Enis Soztutar created PHOENIX-2892:
--------------------------------------
Summary: Scan for pre-warming the block cache for 2ndary index
should be removed
Key: PHOENIX-2892
URL: https://issues.apache.org/jira/browse/PHOENIX-2892
Project: Phoenix
Issue Type: Bug
Reporter: Enis Soztutar
Assignee: Enis Soztutar
Fix For: 4.8.0
We have run into an issue in a mid-sized cluster with secondary indexes. The
problem is that all handlers for doing writes were blocked waiting on a single
scan from the secondary index to complete for > 5mins, thus causing all
incoming RPCs to timeout and causing write un-availability and further problems
(disabling the index, etc). We've taken jstack outputs continuously from the
servers to understand what is going on.
In the jstack outputs from that particular server, we can see three types of
stacks (this is raw jstack so the thread names are not there unfortunately).
- First, there are a lot of threads waiting for the MVCC transactions started
previously:
{code}
Thread 15292: (state = BLOCKED)
- java.lang.Object.wait(long) @bci=0 (Compiled frame; information may be
imprecise)
-
org.apache.hadoop.hbase.regionserver.MultiVersionConsistencyControl.waitForPreviousTransactionsComplete(org.apache.hadoop.hbase.regionserver.MultiVersionConsistencyControl$WriteEntry)
@bci=86, line=253 (Compiled frame)
-
org.apache.hadoop.hbase.regionserver.MultiVersionConsistencyControl.completeMemstoreInsertWithSeqNum(org.apache.hadoop.hbase.regionserver.MultiVersionConsistencyControl$WriteEntry,
org.apache.hadoop.hbase.regionserver.SequenceId) @bci=29, line=135 (Compiled
frame)
-
org.apache.hadoop.hbase.regionserver.HRegion.doMiniBatchMutation(org.apache.hadoop.hbase.regionserver.HRegion$BatchOperationInProgress)
@bci=1906, line=3187 (Compiled frame)
-
org.apache.hadoop.hbase.regionserver.HRegion.batchMutate(org.apache.hadoop.hbase.regionserver.HRegion$BatchOperationInProgress)
@bci=79, line=2819 (Compiled frame)
-
org.apache.hadoop.hbase.regionserver.HRegion.batchMutate(org.apache.hadoop.hbase.client.Mutation[],
long, long) @bci=12, line=2761 (Compiled frame)

COLLECTED DATA:
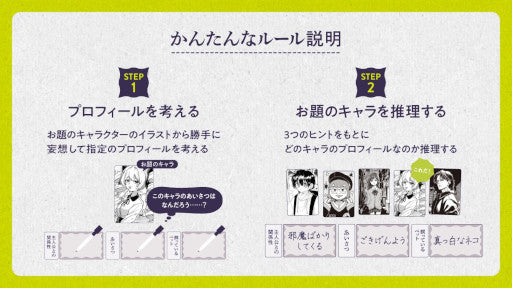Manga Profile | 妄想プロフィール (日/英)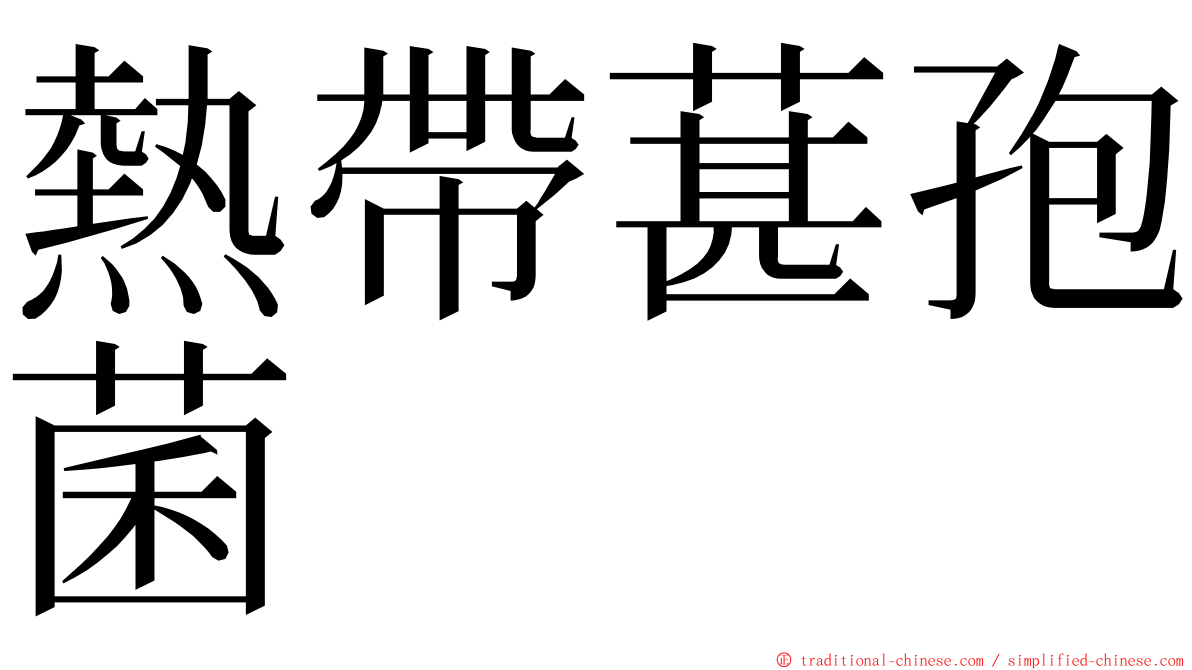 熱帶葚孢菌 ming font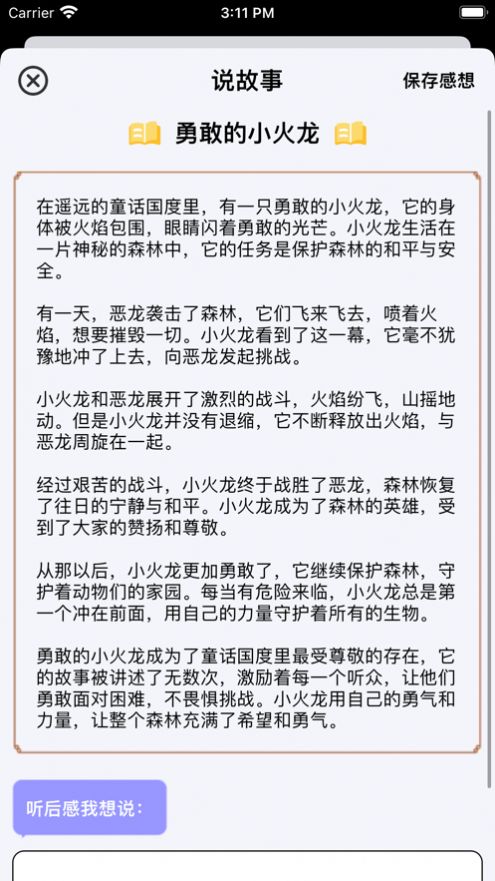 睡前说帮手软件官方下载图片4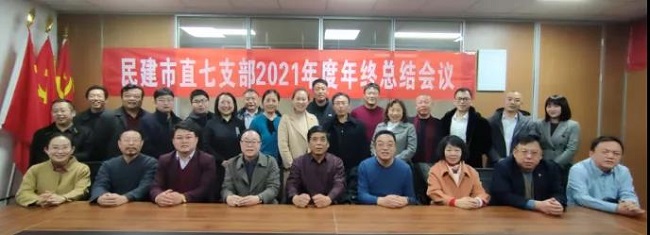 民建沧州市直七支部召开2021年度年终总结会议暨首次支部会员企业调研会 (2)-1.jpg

REQUIREMENT A: Reproduce the part of the PHOENIX-2892 issue report starting with "In the jstack" and going on through "not there unfortunately).".
REQUIREMENT B: Take the PHOENIX-2892 issue report further, picking up from its final line.

TASK ANSWER A:
In the jstack outputs from that particular server, we can see three types of
stacks (this is raw jstack so the thread names are not there unfortunately).

TASK ANSWER B:
-
org.apache.hadoop.hbase.regionserver.RSRpcServices.doBatchOp(org.apache.hadoop.hbase.protobuf.generated.ClientProtos$RegionActionResult$Builder,
org.apache.hadoop.hbase.regionserver.Region,
org.apache.hadoop.hbase.quotas.OperationQuota, java.util.List,
org.apache.hadoop.hbase.CellScanner) @bci=150, line=692 (Compiled frame)
-
org.apache.hadoop.hbase.regionserver.RSRpcServices.doNonAtomicRegionMutation(org.apache.hadoop.hbase.regionserver.Region,
org.apache.hadoop.hbase.quotas.OperationQuota,
org.apache.hadoop.hbase.protobuf.generated.ClientProtos$RegionAction,
org.apache.hadoop.hbase.CellScanner,
org.apache.hadoop.hbase.protobuf.generated.ClientProtos$RegionActionResult$Builder,
java.util.List, long) @bci=547, line=654 (Compiled frame)
-
org.apache.hadoop.hbase.regionserver.RSRpcServices.multi(com.google.protobuf.RpcController,
org.apache.hadoop.hbase.protobuf.generated.ClientProtos$MultiRequest)
@bci=407, line=2032 (Compiled frame)
-
org.apache.hadoop.hbase.protobuf.generated.ClientProtos$ClientService$2.callBlockingMethod(com.google.protobuf.Descriptors$MethodDescriptor,
com.google.protobuf.RpcController, com.google.protobuf.Message) @bci=167,
line=32213 (Compiled frame)
-
org.apache.hadoop.hbase.ipc.RpcServer.call(com.google.protobuf.BlockingService,
com.google.protobuf.Descriptors$MethodDescriptor, com.google.protobuf.Message,
org.apache.hadoop.hbase.CellScanner, long,
org.apache.hadoop.hbase.monitoring.MonitoredRPCHandler) @bci=59, line=2114
(Compiled frame)
- org.apache.hadoop.hbase.ipc.CallRunner.run() @bci=345, line=101 (Compiled
frame)
-
org.apache.hadoop.hbase.ipc.RpcExecutor.consumerLoop(java.util.concurrent.BlockingQueue)
@bci=54, line=130 (Compiled frame)
- org.apache.hadoop.hbase.ipc.RpcExecutor$1.run() @bci=20, line=107
(Interpreted frame)
- java.lang.Thread.run() @bci=11, line=745 (Interpreted frame)
{code}
The way MVCC works is that it assumes that transactions are short living, and
it guarantees that transactions are committed in strict serial order.
Transactions in this case are write requests coming in and being executed from
handlers. Each handler will start a transaction, get a mvcc write index (which
is the mvcc trx number) and does the WAL append + memstore append. Then it
marks the mvcc trx to be complete, and before returning to the user, we have to
guarantee that the transaction is visible. So we wait for the mvcc read point
to be advanced beyond our own write trx number. This is done at the above stack
trace (waitForPreviousTransactionsComplete). A lot of threads with this stack
means that one or more handlers have started a mvcc transaction, but did not
finish the work and thus did not complete their transactions. MVCC read point
can only advance serially, otherwise ongoing transactions will be visible, thus
we just wait for the previously started transactions to complete.
- second set of threads are waiting with this stack trace:
{code}
Thread 15274: (state = BLOCKED)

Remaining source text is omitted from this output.